TEXT EXCERPT:
━━━━━━━━━━━━━━━━━━━━━━━━━━━━━━

Kosmos 47
- Mission type: Orbital test flight
- Operator: OKB-1
- COSPAR ID: 1964-062A
- SATCAT no.: 891
- Mission duration: 1 day and 18 minutes

Spacecraft properties
- Spacecraft: Voskhod-3KV No.2
- Manufacturer: OKB-1
- Launch mass: 5320 kg

Start of mission
- Launch date: 6 October 1964, 07:12:00 GMT
- Rocket: Voskhod 11A57
- Launch site: Baikonur 1/5
- Contractor: OKB-1

End of mission
- Landing date: 7 October 1964, 07:30 GMT

Orbital parameters
- Reference system: Geocentric
- Regime: Low Earth
- Perigee altitude: 174 km
- Apogee altitude: 383 km
- Inclination: 64.8°
- Period: 90.0 minutes
- Epoch: 6 October 1964

= Kosmos 47 =

Uncrewed test flight of the Voskhod spacecraft

Kosmos 47 (Космос 47 meaning Cosmos 47) is the designation of an uncrewed test flight of a prototype Soviet Voskhod spacecraft, the first multiple-occupant spacecraft. Launched on 6 October 1964, the successful flight led to the first crewed mission, Voskhod 1, which occurred just 6 days later on 12 October 1964.

The spacecraft was one of many designated under the Kosmos system, which is applied to a wide variety of spacecraft of different designs and functions including test flights of crewed vehicles.

==Launch==
The launch took place on 6 October at 07:12 GMT from Gagarin's Start, Site 1/5 at Baikonur Cosmodrome on board a Voskhod rocket s/n R15000-02. Kosmos 47 was operated in a low Earth orbit, it had a perigee of 174 km, an apogee of 383 km, an inclination of 64.8° and an orbital period of 90.0 minutes. On 7 October 1964, testing of all the spacecraft's systems occurred in the space of 24 hours. The landing took place on 7 October 1964 at around 07:30 GMT. The spacecraft was deorbited with its return capsule descending by parachute for recovery by Soviet Forces.

━━━━━━━━━━━━━━━━━━━━━━━━━━━━━━

EXERCISE DATA:
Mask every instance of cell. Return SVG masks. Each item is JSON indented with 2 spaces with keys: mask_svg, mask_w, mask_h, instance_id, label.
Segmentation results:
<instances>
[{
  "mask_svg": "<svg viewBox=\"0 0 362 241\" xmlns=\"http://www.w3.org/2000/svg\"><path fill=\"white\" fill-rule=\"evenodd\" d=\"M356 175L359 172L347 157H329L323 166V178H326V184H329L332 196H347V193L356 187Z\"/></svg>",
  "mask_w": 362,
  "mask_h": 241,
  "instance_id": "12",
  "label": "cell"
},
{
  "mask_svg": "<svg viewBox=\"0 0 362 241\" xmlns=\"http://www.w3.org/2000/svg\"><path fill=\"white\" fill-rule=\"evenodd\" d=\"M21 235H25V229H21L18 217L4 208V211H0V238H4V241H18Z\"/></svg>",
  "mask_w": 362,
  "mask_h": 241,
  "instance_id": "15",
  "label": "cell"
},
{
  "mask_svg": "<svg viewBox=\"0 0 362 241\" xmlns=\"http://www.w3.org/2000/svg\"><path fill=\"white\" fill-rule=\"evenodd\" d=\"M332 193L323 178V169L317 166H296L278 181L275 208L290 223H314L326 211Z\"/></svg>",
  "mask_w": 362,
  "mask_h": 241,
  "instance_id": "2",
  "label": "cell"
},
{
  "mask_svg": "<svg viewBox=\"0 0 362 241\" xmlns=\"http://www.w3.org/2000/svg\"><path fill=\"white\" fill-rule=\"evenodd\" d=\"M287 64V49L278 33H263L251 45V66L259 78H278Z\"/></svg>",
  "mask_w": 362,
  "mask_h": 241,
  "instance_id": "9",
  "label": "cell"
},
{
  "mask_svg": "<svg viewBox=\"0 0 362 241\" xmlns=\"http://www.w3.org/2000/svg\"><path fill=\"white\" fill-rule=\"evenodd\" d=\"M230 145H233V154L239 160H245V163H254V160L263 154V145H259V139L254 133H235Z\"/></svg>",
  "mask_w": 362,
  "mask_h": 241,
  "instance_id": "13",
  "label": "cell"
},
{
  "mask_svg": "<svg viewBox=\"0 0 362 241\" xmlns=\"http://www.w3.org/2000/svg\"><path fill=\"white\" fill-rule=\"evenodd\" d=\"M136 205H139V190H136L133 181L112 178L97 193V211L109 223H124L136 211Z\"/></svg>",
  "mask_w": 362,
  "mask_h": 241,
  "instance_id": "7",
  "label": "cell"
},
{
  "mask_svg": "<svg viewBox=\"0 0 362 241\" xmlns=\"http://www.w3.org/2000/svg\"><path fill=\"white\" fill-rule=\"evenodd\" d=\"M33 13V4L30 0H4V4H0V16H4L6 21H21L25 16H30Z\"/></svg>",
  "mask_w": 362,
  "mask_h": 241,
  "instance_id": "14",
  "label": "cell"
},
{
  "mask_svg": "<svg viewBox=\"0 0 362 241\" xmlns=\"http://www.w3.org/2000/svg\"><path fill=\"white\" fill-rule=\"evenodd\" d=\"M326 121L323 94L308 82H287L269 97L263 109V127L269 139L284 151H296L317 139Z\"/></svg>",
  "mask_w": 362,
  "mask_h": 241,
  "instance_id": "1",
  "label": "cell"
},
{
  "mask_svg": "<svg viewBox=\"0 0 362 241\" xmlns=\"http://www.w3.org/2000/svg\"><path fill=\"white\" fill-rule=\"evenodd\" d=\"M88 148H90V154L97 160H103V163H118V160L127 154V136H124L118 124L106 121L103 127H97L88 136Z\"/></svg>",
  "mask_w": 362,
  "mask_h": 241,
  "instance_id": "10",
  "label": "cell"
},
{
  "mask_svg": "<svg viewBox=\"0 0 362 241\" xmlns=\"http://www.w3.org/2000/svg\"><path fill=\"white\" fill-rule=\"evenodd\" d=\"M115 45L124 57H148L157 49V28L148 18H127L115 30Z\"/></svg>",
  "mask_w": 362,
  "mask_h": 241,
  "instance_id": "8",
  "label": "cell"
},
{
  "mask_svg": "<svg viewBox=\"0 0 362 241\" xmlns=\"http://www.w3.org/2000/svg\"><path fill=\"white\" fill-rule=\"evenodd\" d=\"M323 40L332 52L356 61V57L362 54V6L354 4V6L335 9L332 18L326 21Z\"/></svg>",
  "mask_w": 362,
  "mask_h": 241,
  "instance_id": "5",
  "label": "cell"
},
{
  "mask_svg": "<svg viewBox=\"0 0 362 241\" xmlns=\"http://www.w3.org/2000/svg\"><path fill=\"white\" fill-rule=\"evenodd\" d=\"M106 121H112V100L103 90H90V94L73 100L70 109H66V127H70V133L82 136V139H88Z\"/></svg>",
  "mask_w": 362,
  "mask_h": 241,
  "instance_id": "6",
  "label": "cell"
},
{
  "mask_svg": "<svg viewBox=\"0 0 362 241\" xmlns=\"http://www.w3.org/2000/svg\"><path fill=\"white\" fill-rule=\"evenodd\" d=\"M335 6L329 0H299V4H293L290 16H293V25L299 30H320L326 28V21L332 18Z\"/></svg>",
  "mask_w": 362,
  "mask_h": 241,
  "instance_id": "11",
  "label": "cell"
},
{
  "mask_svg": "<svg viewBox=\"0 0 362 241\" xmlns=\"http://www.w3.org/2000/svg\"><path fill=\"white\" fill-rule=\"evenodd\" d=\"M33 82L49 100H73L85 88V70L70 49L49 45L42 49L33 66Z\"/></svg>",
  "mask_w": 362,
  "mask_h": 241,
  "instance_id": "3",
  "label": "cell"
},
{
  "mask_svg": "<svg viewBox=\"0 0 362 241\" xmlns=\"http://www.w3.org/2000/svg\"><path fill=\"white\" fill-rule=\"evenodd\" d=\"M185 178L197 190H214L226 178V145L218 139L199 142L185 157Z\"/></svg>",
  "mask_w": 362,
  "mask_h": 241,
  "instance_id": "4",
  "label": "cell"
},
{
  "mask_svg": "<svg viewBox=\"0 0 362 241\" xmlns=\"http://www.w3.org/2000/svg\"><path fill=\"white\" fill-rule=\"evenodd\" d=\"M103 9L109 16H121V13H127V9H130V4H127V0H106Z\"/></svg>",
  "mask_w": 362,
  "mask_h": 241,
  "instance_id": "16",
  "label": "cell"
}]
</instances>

━━━━━━━━━━━━━━━━━━━━━━━━━━━━━━

TASK SET:
a) In the Kosmos 47 article, rewrite the paragraph that begins "The launch took place on 6 October" as a bulleted list that keeps its main facts.
b) From the Kosmos 47 article, extract the passage between "Uncrewed test flight of the" and "of crewed vehicles.", inclusive, copying it word for word.
c) Extend the Kosmos 47 article with new text that begins after its final sentence.

SOLVED PROBLEMS:
a)
- Launched 6 October 1964 at 07:12 GMT from Gagarin's Start, Site 1/5, Baikonur Cosmodrome, on Voskhod rocket s/n R15000-02
- Low Earth orbit: perigee 174 km, apogee 383 km, inclination 64.8°, period 90.0 minutes
- All spacecraft systems tested within 24 hours on 7 October 1964
- Landed on 7 October 1964 at around 07:30 GMT
- Deorbited, with the return capsule descending by parachute for recovery by Soviet Forces

b)
Uncrewed test flight of the Voskhod spacecraft

Kosmos 47 (Космос 47 meaning Cosmos 47) is the designation of an uncrewed test flight of a prototype Soviet Voskhod spacecraft, the first multiple-occupant spacecraft. Launched on 6 October 1964, the successful flight led to the first crewed mission, Voskhod 1, which occurred just 6 days later on 12 October 1964.

The spacecraft was one of many designated under the Kosmos system, which is applied to a wide variety of spacecraft of different designs and functions including test flights of crewed vehicles.

c)
==Spacecraft==
The Voskhods spacecraft were adaptations of the single place Vostok spacecraft meant to conduct flights with up to three crew and for spacewalks in advance of the American Gemini program. Work on the 3KV and 3KD versions of the basic Vostok spacecraft began with the decree issued on 13 April 1964. In order to accommodate more than one crew, the seats were mounted perpendicular to the Vostok ejection seat position, so the crew had to crane their necks to read instruments, still mounted in their original orientation. The "Elburs" soft landing system replaced the ejection seat and allowed the crew to stay in the capsule. It consisted of probes that dangled from the parachute lines. Contact with the Earth triggered a solid rocket engine in the parachute which resulted in a zero velocity landing.